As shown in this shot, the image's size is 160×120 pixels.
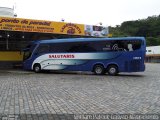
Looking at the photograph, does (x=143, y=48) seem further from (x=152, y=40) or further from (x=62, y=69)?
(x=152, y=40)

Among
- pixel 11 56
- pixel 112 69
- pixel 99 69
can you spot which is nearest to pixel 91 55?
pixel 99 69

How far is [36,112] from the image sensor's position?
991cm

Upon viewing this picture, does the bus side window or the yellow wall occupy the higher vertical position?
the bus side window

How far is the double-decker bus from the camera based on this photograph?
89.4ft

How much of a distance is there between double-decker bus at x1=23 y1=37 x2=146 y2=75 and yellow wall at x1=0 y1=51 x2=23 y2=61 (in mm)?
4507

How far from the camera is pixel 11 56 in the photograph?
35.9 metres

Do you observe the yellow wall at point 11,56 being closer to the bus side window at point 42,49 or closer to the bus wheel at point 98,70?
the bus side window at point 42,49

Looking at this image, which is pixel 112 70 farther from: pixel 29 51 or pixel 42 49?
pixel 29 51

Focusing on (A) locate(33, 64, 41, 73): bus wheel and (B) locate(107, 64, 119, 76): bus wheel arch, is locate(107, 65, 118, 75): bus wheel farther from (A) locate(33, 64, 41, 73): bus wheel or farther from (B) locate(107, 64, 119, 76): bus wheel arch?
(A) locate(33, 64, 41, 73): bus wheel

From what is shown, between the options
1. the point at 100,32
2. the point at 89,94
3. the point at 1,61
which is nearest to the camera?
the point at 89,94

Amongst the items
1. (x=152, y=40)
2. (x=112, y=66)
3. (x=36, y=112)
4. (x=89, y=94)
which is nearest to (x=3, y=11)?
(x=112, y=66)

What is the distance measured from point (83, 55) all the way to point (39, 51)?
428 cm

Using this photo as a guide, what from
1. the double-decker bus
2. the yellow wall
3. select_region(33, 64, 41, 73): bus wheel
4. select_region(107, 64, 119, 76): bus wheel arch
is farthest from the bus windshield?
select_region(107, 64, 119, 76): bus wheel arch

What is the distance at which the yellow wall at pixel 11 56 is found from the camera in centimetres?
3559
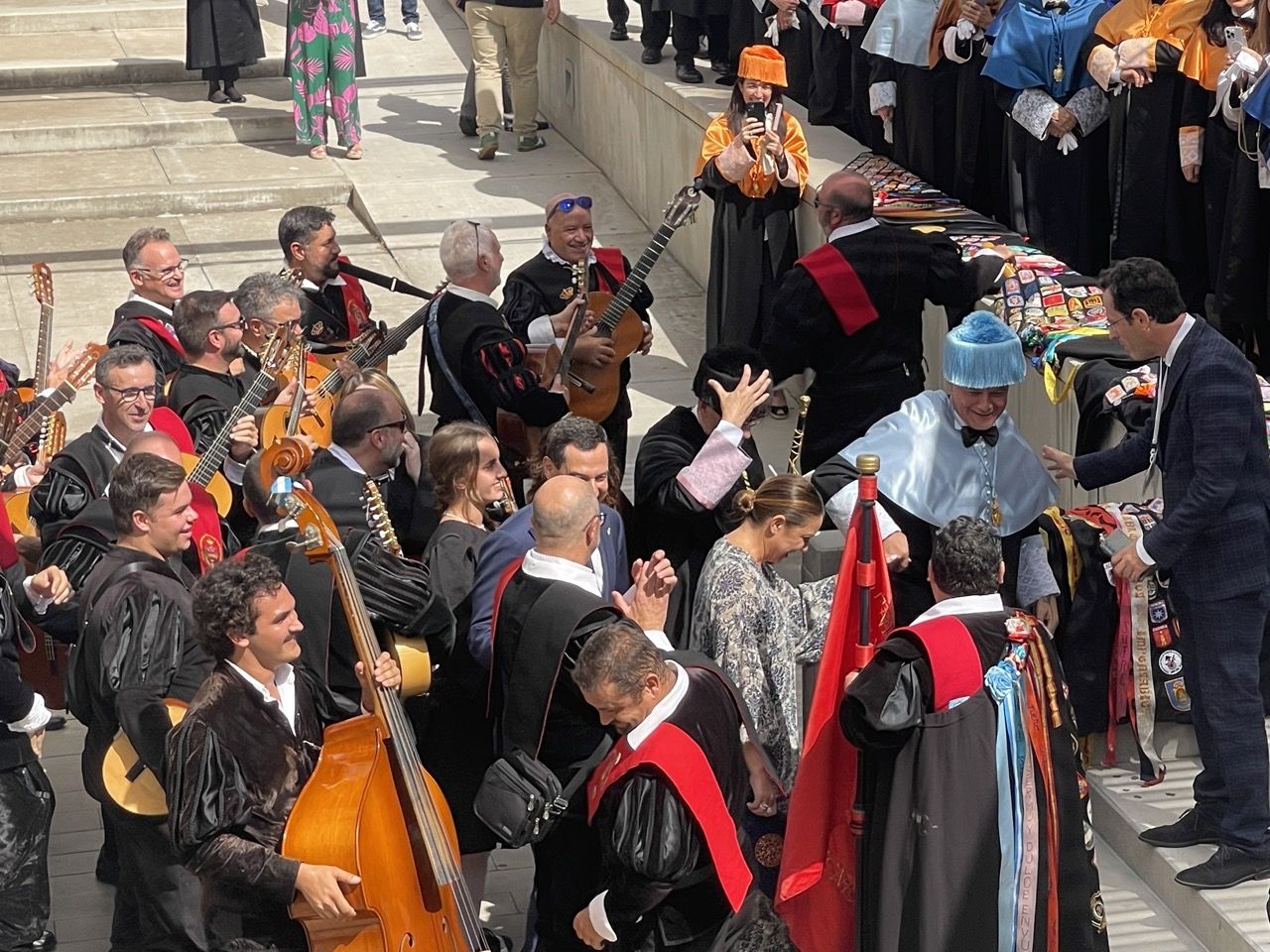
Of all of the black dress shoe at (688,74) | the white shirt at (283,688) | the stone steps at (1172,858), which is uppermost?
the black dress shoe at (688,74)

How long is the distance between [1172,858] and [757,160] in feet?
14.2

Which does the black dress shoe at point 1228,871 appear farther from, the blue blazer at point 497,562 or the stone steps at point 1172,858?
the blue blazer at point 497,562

---*---

Take the data above and repeat it exactly, leaving each picture out.

As shown in this shot, the image's size is 160×120 pixels.
Looking at the photograph, does (x=143, y=48) seem further from (x=152, y=40) or further from (x=62, y=69)?
(x=152, y=40)

Among
- pixel 11 56
- pixel 112 69
- pixel 99 69
can you spot which is nearest to pixel 91 55?
pixel 99 69

How far is [36,112] from the image sensor's position?
991cm

Upon viewing this picture, does the bus side window or the yellow wall occupy the higher vertical position?
the bus side window

How far is the double-decker bus from the camera based on this photograph?
89.4ft

How much of a distance is there between double-decker bus at x1=23 y1=37 x2=146 y2=75 and yellow wall at x1=0 y1=51 x2=23 y2=61 (in mm)?
4507

How far from the camera is pixel 11 56 in the photograph?
35.9 metres

Do you observe the yellow wall at point 11,56 being closer to the bus side window at point 42,49 or closer to the bus wheel at point 98,70?
the bus side window at point 42,49

Looking at this image, which is pixel 112 70 farther from: pixel 29 51 or pixel 42 49?
pixel 29 51

Focusing on (A) locate(33, 64, 41, 73): bus wheel and (B) locate(107, 64, 119, 76): bus wheel arch, is locate(107, 65, 118, 75): bus wheel farther from (A) locate(33, 64, 41, 73): bus wheel or farther from (B) locate(107, 64, 119, 76): bus wheel arch?
(A) locate(33, 64, 41, 73): bus wheel

From what is shown, between the options
1. the point at 100,32
2. the point at 89,94
3. the point at 1,61
which is nearest to the camera?
the point at 89,94

Amongst the items
1. (x=152, y=40)
2. (x=112, y=66)
3. (x=36, y=112)
4. (x=89, y=94)
which is nearest to (x=3, y=11)?
(x=112, y=66)

What is the distance measured from point (83, 55) all the way to point (39, 51)?
428 cm

Using this photo as a guide, what from
1. the double-decker bus
2. the yellow wall
3. select_region(33, 64, 41, 73): bus wheel
4. select_region(107, 64, 119, 76): bus wheel arch
is farthest from the bus windshield?
select_region(107, 64, 119, 76): bus wheel arch

What is the distance at which the yellow wall at pixel 11 56 is found from the camera in centimetres?
3559
Of all of the black dress shoe at (688,74) | the white shirt at (283,688) | the stone steps at (1172,858), which is uppermost?
the black dress shoe at (688,74)

How long is the distance between [1172,858] and [757,160] in feet?
14.2

Which does the black dress shoe at point 1228,871 appear farther from, the blue blazer at point 497,562 or the stone steps at point 1172,858?
the blue blazer at point 497,562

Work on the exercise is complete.